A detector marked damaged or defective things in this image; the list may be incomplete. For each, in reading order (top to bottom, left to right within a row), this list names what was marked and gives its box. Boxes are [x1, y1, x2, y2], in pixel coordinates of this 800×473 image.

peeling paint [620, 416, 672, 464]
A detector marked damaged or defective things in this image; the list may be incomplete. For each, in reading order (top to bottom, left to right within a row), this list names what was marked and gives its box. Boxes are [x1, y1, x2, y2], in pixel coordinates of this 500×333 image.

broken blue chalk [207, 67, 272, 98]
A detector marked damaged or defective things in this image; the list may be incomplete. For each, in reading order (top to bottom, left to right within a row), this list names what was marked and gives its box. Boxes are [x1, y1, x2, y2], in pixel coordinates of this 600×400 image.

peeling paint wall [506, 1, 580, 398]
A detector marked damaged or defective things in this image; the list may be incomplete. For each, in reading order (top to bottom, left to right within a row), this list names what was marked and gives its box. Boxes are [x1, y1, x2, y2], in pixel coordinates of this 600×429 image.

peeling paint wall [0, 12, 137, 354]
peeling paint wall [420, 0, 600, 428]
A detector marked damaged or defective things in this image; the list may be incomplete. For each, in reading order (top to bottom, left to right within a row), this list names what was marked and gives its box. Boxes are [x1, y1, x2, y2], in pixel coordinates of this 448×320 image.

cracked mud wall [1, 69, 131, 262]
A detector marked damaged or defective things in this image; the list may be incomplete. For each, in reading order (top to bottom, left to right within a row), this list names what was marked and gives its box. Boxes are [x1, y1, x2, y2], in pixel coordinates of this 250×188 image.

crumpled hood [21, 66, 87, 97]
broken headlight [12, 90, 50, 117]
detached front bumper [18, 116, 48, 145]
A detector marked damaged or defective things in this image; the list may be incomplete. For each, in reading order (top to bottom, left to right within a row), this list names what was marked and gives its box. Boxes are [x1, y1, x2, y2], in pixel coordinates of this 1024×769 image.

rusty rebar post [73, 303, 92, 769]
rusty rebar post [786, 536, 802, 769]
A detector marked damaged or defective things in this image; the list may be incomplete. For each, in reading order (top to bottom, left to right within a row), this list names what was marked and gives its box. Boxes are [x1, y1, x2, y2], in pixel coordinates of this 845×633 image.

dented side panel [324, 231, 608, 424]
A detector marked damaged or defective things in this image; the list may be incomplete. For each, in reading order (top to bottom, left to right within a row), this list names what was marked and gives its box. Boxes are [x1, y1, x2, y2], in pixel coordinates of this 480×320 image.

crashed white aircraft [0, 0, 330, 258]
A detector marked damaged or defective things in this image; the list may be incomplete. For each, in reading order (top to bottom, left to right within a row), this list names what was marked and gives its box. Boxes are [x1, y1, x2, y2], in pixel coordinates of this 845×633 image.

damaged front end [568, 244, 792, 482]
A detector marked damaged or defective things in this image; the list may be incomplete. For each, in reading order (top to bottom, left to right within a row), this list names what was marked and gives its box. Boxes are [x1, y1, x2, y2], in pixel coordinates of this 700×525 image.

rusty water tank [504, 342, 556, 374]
───
▶ [WHAT IS ASKED]:
Recast every row above as a two-column CSV with the headers request and answer, one line per row. Put each row's text and its answer in a single quoted field each, with line breaks turned into spaces.

▶ [ANSWER]:
request,answer
"A detector marked damaged or defective things in this image; the list may be incomplete. For each, in reading order (top to bottom, left to right within a row), this list names what was marked and gives its box. Boxes are [x1, y1, x2, y2], in pixel coordinates of this 800×473 image.","peeling paint [620, 416, 672, 464]"
"A detector marked damaged or defective things in this image; the list may be incomplete. For each, in reading order (top to bottom, left to right within a row), this list names what was marked and gives its box. Boxes are [x1, y1, x2, y2], in pixel coordinates of this 500×333 image.","broken blue chalk [207, 67, 272, 98]"
"A detector marked damaged or defective things in this image; the list may be incomplete. For each, in reading order (top to bottom, left to right within a row), this list names what was marked and gives its box. Boxes are [x1, y1, x2, y2], in pixel coordinates of this 600×400 image.","peeling paint wall [506, 1, 580, 398]"
"A detector marked damaged or defective things in this image; the list may be incomplete. For each, in reading order (top to bottom, left to right within a row), this list names what was marked and gives its box. Boxes are [x1, y1, x2, y2], in pixel coordinates of this 600×429 image.","peeling paint wall [0, 12, 137, 354] peeling paint wall [420, 0, 600, 428]"
"A detector marked damaged or defective things in this image; the list may be incomplete. For each, in reading order (top to bottom, left to right within a row), this list names what was marked and gives its box. Boxes are [x1, y1, x2, y2], in pixel coordinates of this 448×320 image.","cracked mud wall [1, 69, 131, 262]"
"A detector marked damaged or defective things in this image; the list may be incomplete. For each, in reading order (top to bottom, left to right within a row), this list names what was marked and gives its box. Boxes are [x1, y1, x2, y2], in pixel coordinates of this 250×188 image.","crumpled hood [21, 66, 87, 97] broken headlight [12, 90, 50, 117] detached front bumper [18, 116, 48, 145]"
"A detector marked damaged or defective things in this image; the list may be incomplete. For each, in reading order (top to bottom, left to right within a row), this list names what was marked and gives its box. Boxes are [x1, y1, x2, y2], in pixel coordinates of this 1024×769 image.","rusty rebar post [73, 303, 92, 769] rusty rebar post [786, 536, 802, 769]"
"A detector marked damaged or defective things in this image; the list may be incomplete. For each, in reading order (top to bottom, left to right within a row), this list names what was marked and gives its box. Boxes are [x1, y1, x2, y2], in pixel coordinates of this 845×633 image.","dented side panel [324, 231, 608, 424]"
"A detector marked damaged or defective things in this image; the list may be incomplete. For each, in reading order (top to bottom, left to right within a row), this list names what was marked and gives its box. Boxes are [x1, y1, x2, y2], in pixel coordinates of this 480×320 image.","crashed white aircraft [0, 0, 330, 258]"
"A detector marked damaged or defective things in this image; the list may be incomplete. For each, in reading order (top to bottom, left to right within a row), this list names what was marked and gives its box. Boxes are [x1, y1, x2, y2], in pixel coordinates of this 845×633 image.","damaged front end [568, 244, 792, 482]"
"A detector marked damaged or defective things in this image; the list may be incomplete. For each, in reading order (top to bottom, left to right within a row), this list names what was marked and gives its box. Boxes are [x1, y1, x2, y2], in pixel coordinates of this 700×525 image.","rusty water tank [504, 342, 556, 374]"